• What this task involves
Write out the data exactly, every line included.

• Extracted information
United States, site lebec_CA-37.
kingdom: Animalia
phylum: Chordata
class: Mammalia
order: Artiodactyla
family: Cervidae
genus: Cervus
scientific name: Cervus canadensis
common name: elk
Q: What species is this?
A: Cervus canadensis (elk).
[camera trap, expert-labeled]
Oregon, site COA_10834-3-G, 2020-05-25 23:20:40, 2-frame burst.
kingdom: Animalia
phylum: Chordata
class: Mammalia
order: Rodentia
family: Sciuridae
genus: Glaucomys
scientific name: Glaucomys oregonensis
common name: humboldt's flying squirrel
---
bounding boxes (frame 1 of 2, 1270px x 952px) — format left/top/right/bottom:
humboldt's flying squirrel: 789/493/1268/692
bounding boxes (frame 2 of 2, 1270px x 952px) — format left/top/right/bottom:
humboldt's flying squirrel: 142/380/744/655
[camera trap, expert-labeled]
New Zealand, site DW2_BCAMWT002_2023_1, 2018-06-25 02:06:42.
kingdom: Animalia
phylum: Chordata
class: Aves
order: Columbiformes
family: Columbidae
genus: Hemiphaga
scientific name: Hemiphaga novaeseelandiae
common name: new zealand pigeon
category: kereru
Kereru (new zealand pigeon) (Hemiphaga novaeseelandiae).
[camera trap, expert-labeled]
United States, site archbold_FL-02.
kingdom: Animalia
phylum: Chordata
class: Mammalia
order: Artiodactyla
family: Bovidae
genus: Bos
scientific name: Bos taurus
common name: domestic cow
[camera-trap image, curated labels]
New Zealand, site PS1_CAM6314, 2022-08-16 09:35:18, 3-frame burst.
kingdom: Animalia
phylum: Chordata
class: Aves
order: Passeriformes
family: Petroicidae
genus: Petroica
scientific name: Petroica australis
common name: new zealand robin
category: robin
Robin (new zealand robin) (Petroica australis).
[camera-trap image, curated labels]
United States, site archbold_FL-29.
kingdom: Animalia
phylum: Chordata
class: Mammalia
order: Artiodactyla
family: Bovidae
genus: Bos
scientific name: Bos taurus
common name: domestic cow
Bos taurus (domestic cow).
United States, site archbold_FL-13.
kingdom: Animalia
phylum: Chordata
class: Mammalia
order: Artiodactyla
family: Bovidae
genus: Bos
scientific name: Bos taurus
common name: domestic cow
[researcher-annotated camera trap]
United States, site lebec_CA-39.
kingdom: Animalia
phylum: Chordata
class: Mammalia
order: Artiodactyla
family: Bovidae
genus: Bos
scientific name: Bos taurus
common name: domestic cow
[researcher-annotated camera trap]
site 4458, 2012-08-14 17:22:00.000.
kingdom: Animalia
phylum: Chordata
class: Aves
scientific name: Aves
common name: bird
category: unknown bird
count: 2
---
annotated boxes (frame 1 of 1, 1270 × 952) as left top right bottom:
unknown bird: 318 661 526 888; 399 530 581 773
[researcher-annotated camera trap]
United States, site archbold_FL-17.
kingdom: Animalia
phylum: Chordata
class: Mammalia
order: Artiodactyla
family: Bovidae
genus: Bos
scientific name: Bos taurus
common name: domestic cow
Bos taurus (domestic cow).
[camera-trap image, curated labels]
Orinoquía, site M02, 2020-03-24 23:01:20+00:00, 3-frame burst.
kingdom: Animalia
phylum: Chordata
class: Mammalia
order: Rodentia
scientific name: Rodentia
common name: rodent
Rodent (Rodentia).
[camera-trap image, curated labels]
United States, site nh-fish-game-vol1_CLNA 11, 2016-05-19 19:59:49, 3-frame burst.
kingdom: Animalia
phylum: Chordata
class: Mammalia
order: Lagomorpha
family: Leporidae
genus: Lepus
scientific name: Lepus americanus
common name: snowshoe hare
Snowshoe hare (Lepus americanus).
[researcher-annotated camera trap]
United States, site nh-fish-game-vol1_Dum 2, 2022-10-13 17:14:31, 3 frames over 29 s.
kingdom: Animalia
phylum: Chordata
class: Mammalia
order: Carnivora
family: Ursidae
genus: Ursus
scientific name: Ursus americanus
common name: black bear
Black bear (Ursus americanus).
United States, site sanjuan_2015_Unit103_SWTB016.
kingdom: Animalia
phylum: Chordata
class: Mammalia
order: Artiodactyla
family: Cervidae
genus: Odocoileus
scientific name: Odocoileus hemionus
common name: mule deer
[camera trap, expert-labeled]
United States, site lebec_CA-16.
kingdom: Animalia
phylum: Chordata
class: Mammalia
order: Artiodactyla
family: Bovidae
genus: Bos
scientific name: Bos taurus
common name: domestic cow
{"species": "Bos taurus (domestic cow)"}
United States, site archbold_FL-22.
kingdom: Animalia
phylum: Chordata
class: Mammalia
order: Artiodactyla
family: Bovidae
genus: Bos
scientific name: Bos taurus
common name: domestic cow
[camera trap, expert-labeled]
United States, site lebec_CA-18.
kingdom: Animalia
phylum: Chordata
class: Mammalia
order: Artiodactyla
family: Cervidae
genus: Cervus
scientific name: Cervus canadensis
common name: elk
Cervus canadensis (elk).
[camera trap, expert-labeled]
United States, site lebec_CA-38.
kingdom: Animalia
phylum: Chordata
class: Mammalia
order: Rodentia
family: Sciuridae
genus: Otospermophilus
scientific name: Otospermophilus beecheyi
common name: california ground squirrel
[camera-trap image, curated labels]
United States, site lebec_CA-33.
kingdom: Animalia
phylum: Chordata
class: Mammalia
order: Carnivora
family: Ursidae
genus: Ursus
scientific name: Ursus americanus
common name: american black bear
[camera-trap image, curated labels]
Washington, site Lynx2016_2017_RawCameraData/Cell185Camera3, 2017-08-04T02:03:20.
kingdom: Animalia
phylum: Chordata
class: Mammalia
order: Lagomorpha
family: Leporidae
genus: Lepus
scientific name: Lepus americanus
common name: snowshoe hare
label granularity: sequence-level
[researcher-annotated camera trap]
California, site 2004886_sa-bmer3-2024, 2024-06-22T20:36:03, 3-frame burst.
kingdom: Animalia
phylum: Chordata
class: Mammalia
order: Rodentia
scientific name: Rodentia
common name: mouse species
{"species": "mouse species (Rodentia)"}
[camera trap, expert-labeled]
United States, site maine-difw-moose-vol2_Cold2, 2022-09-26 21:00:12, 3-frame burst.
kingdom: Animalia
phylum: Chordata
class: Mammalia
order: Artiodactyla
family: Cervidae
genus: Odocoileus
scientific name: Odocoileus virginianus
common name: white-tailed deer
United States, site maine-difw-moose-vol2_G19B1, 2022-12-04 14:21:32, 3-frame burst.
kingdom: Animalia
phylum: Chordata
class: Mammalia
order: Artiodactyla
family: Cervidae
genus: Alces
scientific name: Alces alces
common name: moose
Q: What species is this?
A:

• Output of the exercise
United States, site lebec_CA-37.
kingdom: Animalia
phylum: Chordata
class: Mammalia
order: Artiodactyla
family: Cervidae
genus: Cervus
scientific name: Cervus canadensis
common name: elk
Q: What species is this?
A: Cervus canadensis (elk).
[camera trap, expert-labeled]
Oregon, site COA_10834-3-G, 2020-05-25 23:20:40, 2-frame burst.
kingdom: Animalia
phylum: Chordata
class: Mammalia
order: Rodentia
family: Sciuridae
genus: Glaucomys
scientific name: Glaucomys oregonensis
common name: humboldt's flying squirrel
---
bounding boxes (frame 1 of 2, 1270px x 952px) — format left/top/right/bottom:
humboldt's flying squirrel: 789/493/1268/692
bounding boxes (frame 2 of 2, 1270px x 952px) — format left/top/right/bottom:
humboldt's flying squirrel: 142/380/744/655
[camera trap, expert-labeled]
New Zealand, site DW2_BCAMWT002_2023_1, 2018-06-25 02:06:42.
kingdom: Animalia
phylum: Chordata
class: Aves
order: Columbiformes
family: Columbidae
genus: Hemiphaga
scientific name: Hemiphaga novaeseelandiae
common name: new zealand pigeon
category: kereru
Kereru (new zealand pigeon) (Hemiphaga novaeseelandiae).
[camera trap, expert-labeled]
United States, site archbold_FL-02.
kingdom: Animalia
phylum: Chordata
class: Mammalia
order: Artiodactyla
family: Bovidae
genus: Bos
scientific name: Bos taurus
common name: domestic cow
[camera-trap image, curated labels]
New Zealand, site PS1_CAM6314, 2022-08-16 09:35:18, 3-frame burst.
kingdom: Animalia
phylum: Chordata
class: Aves
order: Passeriformes
family: Petroicidae
genus: Petroica
scientific name: Petroica australis
common name: new zealand robin
category: robin
Robin (new zealand robin) (Petroica australis).
[camera-trap image, curated labels]
United States, site archbold_FL-29.
kingdom: Animalia
phylum: Chordata
class: Mammalia
order: Artiodactyla
family: Bovidae
genus: Bos
scientific name: Bos taurus
common name: domestic cow
Bos taurus (domestic cow).
United States, site archbold_FL-13.
kingdom: Animalia
phylum: Chordata
class: Mammalia
order: Artiodactyla
family: Bovidae
genus: Bos
scientific name: Bos taurus
common name: domestic cow
[researcher-annotated camera trap]
United States, site lebec_CA-39.
kingdom: Animalia
phylum: Chordata
class: Mammalia
order: Artiodactyla
family: Bovidae
genus: Bos
scientific name: Bos taurus
common name: domestic cow
[researcher-annotated camera trap]
site 4458, 2012-08-14 17:22:00.000.
kingdom: Animalia
phylum: Chordata
class: Aves
scientific name: Aves
common name: bird
category: unknown bird
count: 2
---
annotated boxes (frame 1 of 1, 1270 × 952) as left top right bottom:
unknown bird: 318 661 526 888; 399 530 581 773
[researcher-annotated camera trap]
United States, site archbold_FL-17.
kingdom: Animalia
phylum: Chordata
class: Mammalia
order: Artiodactyla
family: Bovidae
genus: Bos
scientific name: Bos taurus
common name: domestic cow
Bos taurus (domestic cow).
[camera-trap image, curated labels]
Orinoquía, site M02, 2020-03-24 23:01:20+00:00, 3-frame burst.
kingdom: Animalia
phylum: Chordata
class: Mammalia
order: Rodentia
scientific name: Rodentia
common name: rodent
Rodent (Rodentia).
[camera-trap image, curated labels]
United States, site nh-fish-game-vol1_CLNA 11, 2016-05-19 19:59:49, 3-frame burst.
kingdom: Animalia
phylum: Chordata
class: Mammalia
order: Lagomorpha
family: Leporidae
genus: Lepus
scientific name: Lepus americanus
common name: snowshoe hare
Snowshoe hare (Lepus americanus).
[researcher-annotated camera trap]
United States, site nh-fish-game-vol1_Dum 2, 2022-10-13 17:14:31, 3 frames over 29 s.
kingdom: Animalia
phylum: Chordata
class: Mammalia
order: Carnivora
family: Ursidae
genus: Ursus
scientific name: Ursus americanus
common name: black bear
Black bear (Ursus americanus).
United States, site sanjuan_2015_Unit103_SWTB016.
kingdom: Animalia
phylum: Chordata
class: Mammalia
order: Artiodactyla
family: Cervidae
genus: Odocoileus
scientific name: Odocoileus hemionus
common name: mule deer
[camera trap, expert-labeled]
United States, site lebec_CA-16.
kingdom: Animalia
phylum: Chordata
class: Mammalia
order: Artiodactyla
family: Bovidae
genus: Bos
scientific name: Bos taurus
common name: domestic cow
{"species": "Bos taurus (domestic cow)"}
United States, site archbold_FL-22.
kingdom: Animalia
phylum: Chordata
class: Mammalia
order: Artiodactyla
family: Bovidae
genus: Bos
scientific name: Bos taurus
common name: domestic cow
[camera trap, expert-labeled]
United States, site lebec_CA-18.
kingdom: Animalia
phylum: Chordata
class: Mammalia
order: Artiodactyla
family: Cervidae
genus: Cervus
scientific name: Cervus canadensis
common name: elk
Cervus canadensis (elk).
[camera trap, expert-labeled]
United States, site lebec_CA-38.
kingdom: Animalia
phylum: Chordata
class: Mammalia
order: Rodentia
family: Sciuridae
genus: Otospermophilus
scientific name: Otospermophilus beecheyi
common name: california ground squirrel
[camera-trap image, curated labels]
United States, site lebec_CA-33.
kingdom: Animalia
phylum: Chordata
class: Mammalia
order: Carnivora
family: Ursidae
genus: Ursus
scientific name: Ursus americanus
common name: american black bear
[camera-trap image, curated labels]
Washington, site Lynx2016_2017_RawCameraData/Cell185Camera3, 2017-08-04T02:03:20.
kingdom: Animalia
phylum: Chordata
class: Mammalia
order: Lagomorpha
family: Leporidae
genus: Lepus
scientific name: Lepus americanus
common name: snowshoe hare
label granularity: sequence-level
[researcher-annotated camera trap]
California, site 2004886_sa-bmer3-2024, 2024-06-22T20:36:03, 3-frame burst.
kingdom: Animalia
phylum: Chordata
class: Mammalia
order: Rodentia
scientific name: Rodentia
common name: mouse species
{"species": "mouse species (Rodentia)"}
[camera trap, expert-labeled]
United States, site maine-difw-moose-vol2_Cold2, 2022-09-26 21:00:12, 3-frame burst.
kingdom: Animalia
phylum: Chordata
class: Mammalia
order: Artiodactyla
family: Cervidae
genus: Odocoileus
scientific name: Odocoileus virginianus
common name: white-tailed deer
United States, site maine-difw-moose-vol2_G19B1, 2022-12-04 14:21:32, 3-frame burst.
kingdom: Animalia
phylum: Chordata
class: Mammalia
order: Artiodactyla
family: Cervidae
genus: Alces
scientific name: Alces alces
common name: moose
Q: What species is this?
A:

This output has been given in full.